A combination of glorious sunshine, rain and the recent blustery winds has meant a bountiful and highly nutritious silage crop for Nick, all packed and covered by last weekend.
After a few teething problems, the Rootfield herd have more or less got the hang of the new grazing platform, now voluntarily leaving their designated paddocks to be milked by the robots before meandering back out to the lush grass.
This week also saw us welcome our first work experience student for some time from Millburn Academy in Inverness. The conscientious vet school hopeful joined Nick for hands-on experience on the farm, which we hope she’ll find helpful.
I admit that the end of the academic year always makes me sad with the stark realisation that my babies are getting bigger. After summer, Mollie starts primary school while Daisy goes into her final year.
The fantastic staff will no doubt be relieved that Covid restrictions mean they won’t have to endure my usual blubbing at the annual Nursery Graduation and Leavers’ Assembly.
Being a small rural school, it’s hard not to get attached to the girls’ classmates and empathise with the parents watching their kids make the leap from primary to secondary school or nursery to primary.
Like a lot of parents though, I know both my girls are ready for the next stage. The big question is… am I?
Ever since I was young, maybe a little older than Daisy is now, I always knew what I wanted to be. I wanted to be a writer. I wanted to be a mum.
Writing was all I ever wanted to do and as I grew up, I knew that freelance writing would allow me the flexibility to stay at home with my children, when and if I was lucky enough to have any. (I also wanted to live by the sea – a coastal bolthole is still top of my bucket list – but two out of three isn’t bad.)
For me, writing offered so many options.
Before children and farming, I interviewed Michelin starred chefs, had a food column in a national broadsheet, wrote interiors features on beautiful homes before switching to running my own restaurant PR business, working with some amazing restaurateurs and chefs across Scotland.
Since meeting my hard-working dairy farmer husband, I’ve been able to use writing to help my parents-in-law design, brand and launch their luxury self-catering and events venue at Daviot and then later, when helping Nick diversify into ice cream and milk processing.
I will always be especially grateful to my editor, Gemma Mackenzie, for taking a chance on me to kick start my newspaper writing again after having my babies with this column.
Being married to a dairy farmer and living on the farm with two young daughters is wonderful but all-consuming. Writing has given me a creative outlet as well as a nominal income but has taken something of a back seat over the past several years.
So when the girls embark on the next chapter in their lives after the summer, I will too. Writing will play a part because for the first time in 20-plus years, I am going back to school!
I am excited to have been awarded a training grant from LANTRA’s Women in Agriculture Practical Training Fund in order to study for a Diploma in Organic Skincare Formulation. The idea is to build on my fledgling cold process soap and shea butter ‘Super Balm’ products to create a botanical skincare range inspired by the land and nature.
Happy Father’s Day to my doting Dad, considerate father-in-law and most of all, my compassionate husband.
- Jo lives at Rootfield Farm in the Black Isle with Nick, daughters Daisy and Mollie, and 120 dairy cows. They run the Black Isle Dairy.

· · · · · · ·

▶ _Task requirements_: Transcribe the stretch of the farm column from "Since meeting my" through "and milk processing.". The listing that comes next is separate material, unrelated to the column.

· · · · · · ·

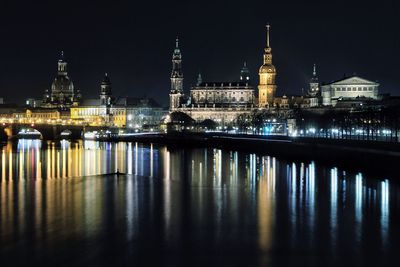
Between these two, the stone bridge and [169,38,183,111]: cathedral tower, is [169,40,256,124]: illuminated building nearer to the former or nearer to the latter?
[169,38,183,111]: cathedral tower

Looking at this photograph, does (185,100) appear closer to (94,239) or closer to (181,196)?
(181,196)

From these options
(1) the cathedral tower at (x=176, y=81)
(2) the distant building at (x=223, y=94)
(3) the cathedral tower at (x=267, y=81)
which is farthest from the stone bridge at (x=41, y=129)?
(3) the cathedral tower at (x=267, y=81)

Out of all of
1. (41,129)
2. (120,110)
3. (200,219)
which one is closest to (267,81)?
(120,110)

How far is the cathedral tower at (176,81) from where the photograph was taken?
158125 mm

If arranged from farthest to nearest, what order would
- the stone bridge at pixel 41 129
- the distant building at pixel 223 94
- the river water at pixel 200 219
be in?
1. the distant building at pixel 223 94
2. the stone bridge at pixel 41 129
3. the river water at pixel 200 219

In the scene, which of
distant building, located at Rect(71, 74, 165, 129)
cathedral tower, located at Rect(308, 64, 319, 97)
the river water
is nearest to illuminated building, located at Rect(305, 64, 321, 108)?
cathedral tower, located at Rect(308, 64, 319, 97)

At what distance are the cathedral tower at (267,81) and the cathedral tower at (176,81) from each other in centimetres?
1891

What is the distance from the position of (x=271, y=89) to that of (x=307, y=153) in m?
90.2

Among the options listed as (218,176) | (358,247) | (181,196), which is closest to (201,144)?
(218,176)

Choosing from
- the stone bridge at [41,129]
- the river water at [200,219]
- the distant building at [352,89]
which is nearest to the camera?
the river water at [200,219]

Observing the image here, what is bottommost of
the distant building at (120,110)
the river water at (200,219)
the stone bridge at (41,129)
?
the river water at (200,219)

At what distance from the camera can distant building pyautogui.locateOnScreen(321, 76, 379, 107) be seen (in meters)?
133

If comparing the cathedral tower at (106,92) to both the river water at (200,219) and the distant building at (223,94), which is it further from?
the river water at (200,219)

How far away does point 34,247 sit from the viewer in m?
25.2
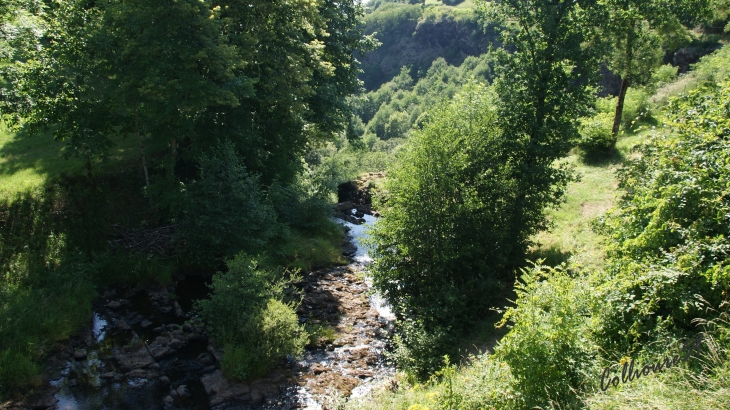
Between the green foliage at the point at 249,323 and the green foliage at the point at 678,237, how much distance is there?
331 inches

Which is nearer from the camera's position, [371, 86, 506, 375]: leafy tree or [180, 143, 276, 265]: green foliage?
[371, 86, 506, 375]: leafy tree

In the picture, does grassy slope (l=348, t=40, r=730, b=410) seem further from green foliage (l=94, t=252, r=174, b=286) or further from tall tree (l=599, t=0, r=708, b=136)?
green foliage (l=94, t=252, r=174, b=286)

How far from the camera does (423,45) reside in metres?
144

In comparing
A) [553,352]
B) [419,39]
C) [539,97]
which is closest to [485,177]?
[539,97]

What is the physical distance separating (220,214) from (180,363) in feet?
19.3

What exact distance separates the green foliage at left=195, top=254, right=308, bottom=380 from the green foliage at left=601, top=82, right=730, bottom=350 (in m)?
8.40

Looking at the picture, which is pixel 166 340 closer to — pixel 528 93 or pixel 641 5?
pixel 528 93

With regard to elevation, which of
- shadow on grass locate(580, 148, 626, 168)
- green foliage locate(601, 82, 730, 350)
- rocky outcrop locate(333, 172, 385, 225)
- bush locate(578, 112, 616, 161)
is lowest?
rocky outcrop locate(333, 172, 385, 225)

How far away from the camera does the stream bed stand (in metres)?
10.9

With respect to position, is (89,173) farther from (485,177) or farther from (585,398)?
(585,398)

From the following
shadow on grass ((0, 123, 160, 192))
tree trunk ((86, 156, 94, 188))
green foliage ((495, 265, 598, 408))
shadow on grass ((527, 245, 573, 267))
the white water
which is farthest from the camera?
shadow on grass ((0, 123, 160, 192))

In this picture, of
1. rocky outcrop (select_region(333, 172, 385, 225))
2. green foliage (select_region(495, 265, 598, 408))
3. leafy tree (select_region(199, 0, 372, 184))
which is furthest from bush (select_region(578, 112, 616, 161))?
green foliage (select_region(495, 265, 598, 408))

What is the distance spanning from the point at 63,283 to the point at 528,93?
675 inches

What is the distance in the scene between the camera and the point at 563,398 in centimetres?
652
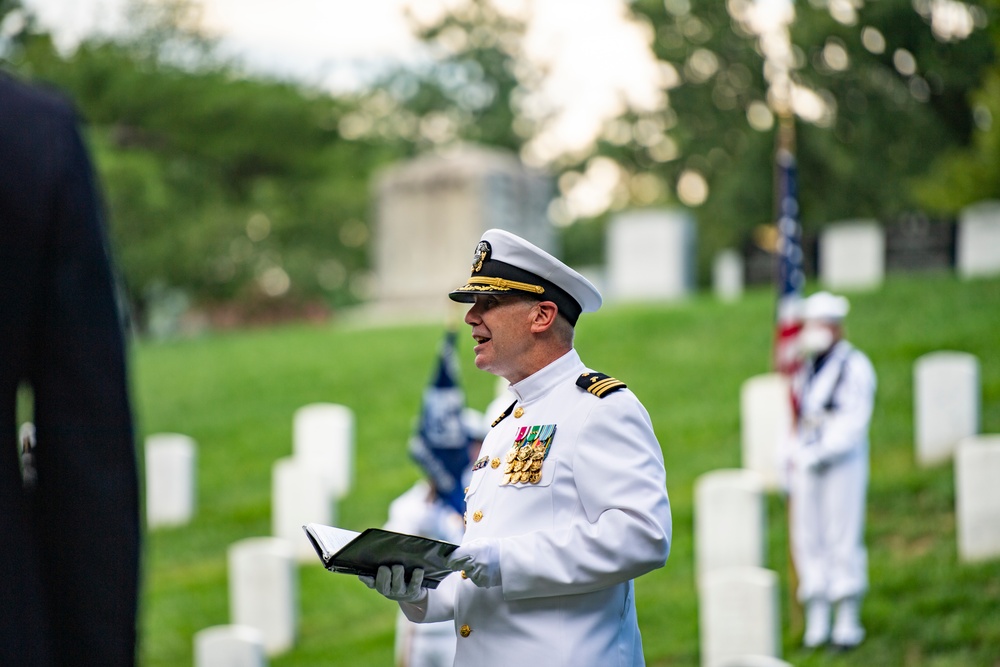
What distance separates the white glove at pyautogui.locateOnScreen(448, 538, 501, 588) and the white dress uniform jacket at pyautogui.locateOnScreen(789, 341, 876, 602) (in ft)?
17.9

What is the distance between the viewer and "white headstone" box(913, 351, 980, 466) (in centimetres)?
1000

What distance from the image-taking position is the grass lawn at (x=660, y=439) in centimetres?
830

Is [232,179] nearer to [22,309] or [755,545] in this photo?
[755,545]

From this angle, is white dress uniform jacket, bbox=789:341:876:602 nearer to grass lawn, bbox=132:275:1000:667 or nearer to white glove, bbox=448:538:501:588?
grass lawn, bbox=132:275:1000:667

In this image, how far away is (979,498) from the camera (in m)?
Answer: 8.48

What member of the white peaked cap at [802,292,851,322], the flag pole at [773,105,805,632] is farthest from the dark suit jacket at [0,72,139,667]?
the flag pole at [773,105,805,632]

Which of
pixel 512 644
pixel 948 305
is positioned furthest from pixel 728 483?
pixel 948 305

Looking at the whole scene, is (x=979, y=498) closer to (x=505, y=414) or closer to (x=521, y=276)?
(x=505, y=414)

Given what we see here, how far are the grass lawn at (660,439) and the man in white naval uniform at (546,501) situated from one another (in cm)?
141

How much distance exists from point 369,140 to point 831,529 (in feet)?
111

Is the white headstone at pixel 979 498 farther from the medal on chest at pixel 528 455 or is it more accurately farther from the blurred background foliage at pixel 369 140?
the blurred background foliage at pixel 369 140

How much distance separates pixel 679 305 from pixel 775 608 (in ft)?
40.4

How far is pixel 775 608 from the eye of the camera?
7203 mm

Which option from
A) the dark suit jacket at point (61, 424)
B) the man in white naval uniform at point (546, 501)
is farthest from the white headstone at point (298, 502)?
the dark suit jacket at point (61, 424)
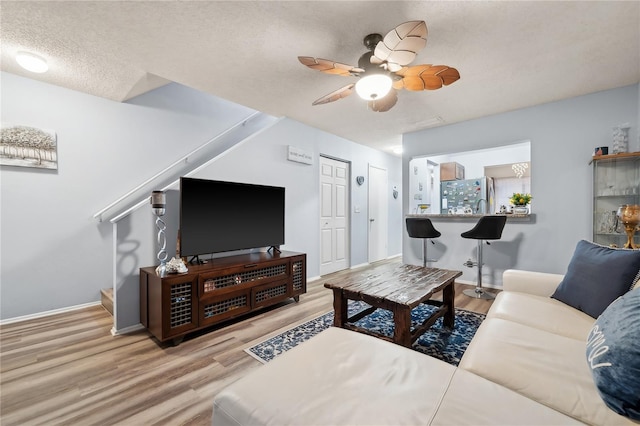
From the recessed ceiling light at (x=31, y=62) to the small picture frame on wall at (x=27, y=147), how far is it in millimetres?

· · · · · · ·

▶ _Exercise response_:
Since meeting my hard-working dairy farmer husband, I’ve been able to use writing to help my parents-in-law design, brand and launch their luxury self-catering and events venue at Daviot and then later, when helping Nick diversify into ice cream and milk processing.